Is Fun the Secret Ingredient for Twenty20 Success?
I want to place a proviso on this piece. The T20 World Cup is all about fun. It’s a fun-run fest. The tournament involves very little of the guile and skill that are so vital to the longer forms of the game. And so it is with this understanding that we can look upon the Pakistan side and confidently say that they are one of the very best T20 sides.
You need only look to their crushing win over New Zealand the other day for the proof. Pakistan had been performing woefully throughout this tournament. They had been crushed by better performing sides, and their own dreadful inability to do the basics well.
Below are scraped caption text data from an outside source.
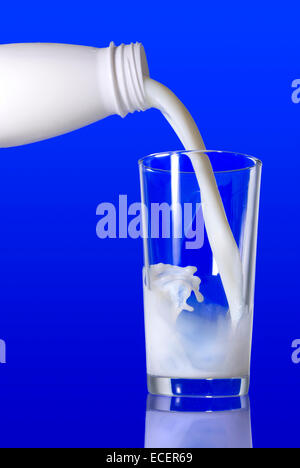 Milch aus der Flasche in Glas gießen, auf blauem Hintergrund Stockfoto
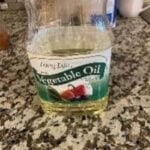 Vegetable oil in a glass jar on a kitchen countertop.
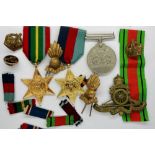 British WWII Defence medal, two restrike stars (Pacific & 1939-45), Royal Artillery cap badge,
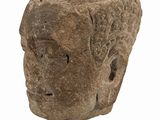 a stone head on a gold stand on a white surface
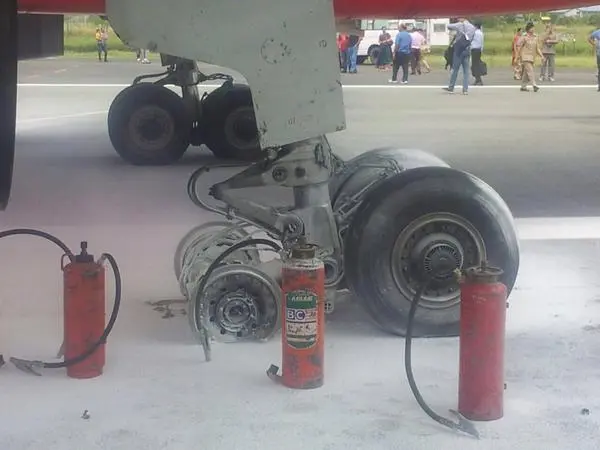 A major accident with AirIndia flight, all three tires torn with landing, airport runway closed.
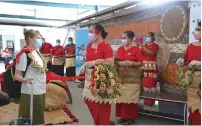  ?? Photo: AFP ?? An internatio­nal visitor is welcomed with a kahoa (garland) by Tonga Ministry of Tourism staff upon arriving at Fua'amotu Internatio­nal Airport in Tonga on August 1, 2022.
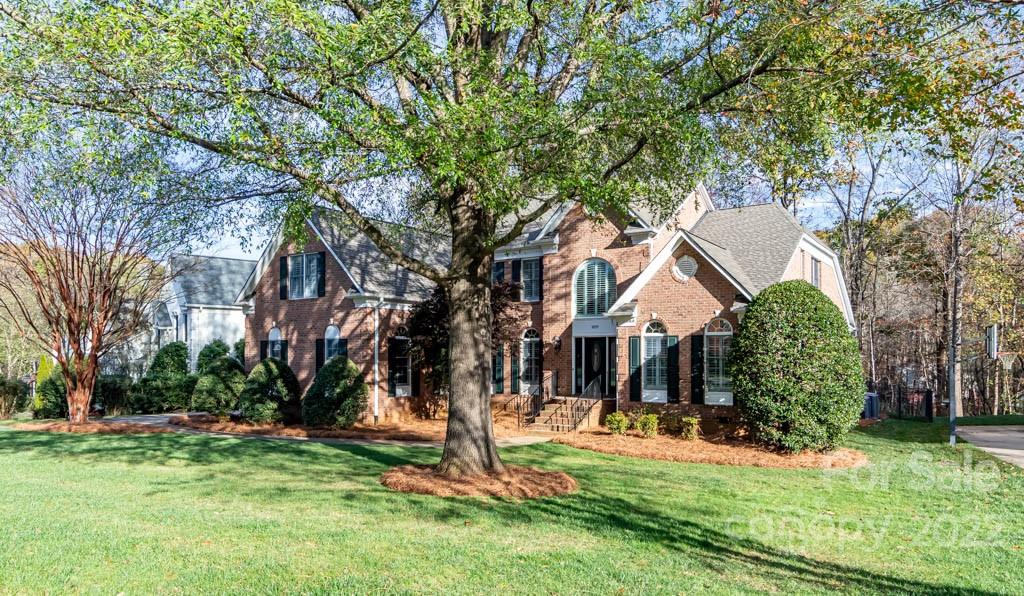 1629 Stevens Ridge Road Matthews, NC 28105 - Photo 2 of 39 a front view of a house with a yard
But what they were doing was having fun, and this is the real tonic for T20 success.
Players like Shahid Afridi, Shoaib Malik and swashbuckling opener Shahzaib Hasan aren’t around for their ability to dig deep for hard-earned wins. They are there to have a good time, and they now seem to have worked out that the newest form of the game is the one that suits this the most. Chris Gayle worked this out a couple of months ago. He came out and said that he didn’t really care for test cricket, and that T20 was much more enjoyable. Gayle is almost the quintessential T20 player, combining incredible talent with a penchant for fun; he certainly doesn’t like working long and hard for a win.
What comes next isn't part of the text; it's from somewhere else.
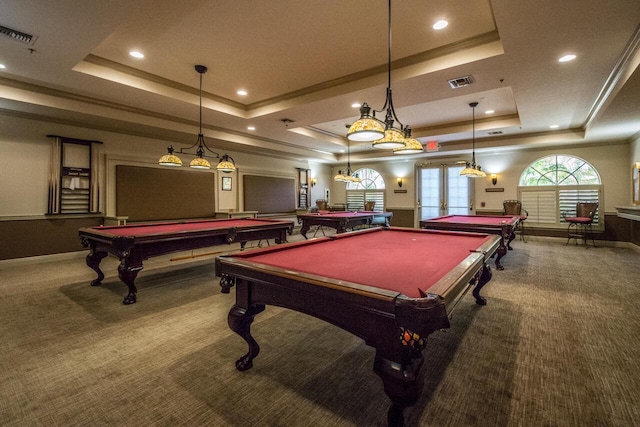 rec room with carpet, a raised ceiling, visible vents, and french doors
So we come to the Pakistan victory. The commentators mentioned during the coverage that although it was a ‘win or go home’ game, Pakistan captain Younus Khan seemed almost jovial at the coin toss, and this was obviously the case. His team came out swinging, destroyed the Kiwi batting order for a paltry 99. However, it wasn’t grim, ‘back to the wall’ determined play that accounted for the Kiwi demolition. It was the likes of Afridi, who ran like Usain Bolt to catch a skier and then stood arms erect to the elation of the crowd. It was the likes of Umar Gul, usually a grim kind of fellow, who was suddenly flashing smiles, and taking the greatest ever figures by a T20 bowler. When it came time to chase the meagre total, the Pakistani’s didn’t just grind it out, they decided to have a good time and smash the bowlers around the park. Newcomer Hasan was mightily impressive in his strokeplay, as was dynamo keeper Kamran Akmal, and of course ‘Boom Boom’ Afridi.
The Pakistani’s probably won’t win this tournament. But they’ve learned a valuable lesson for T20 competitions in the future (of which there will be many). They’ve learned that you don’t have to take yourself too seriously to win, and now that they’ve worked it out, each game they play should be party central.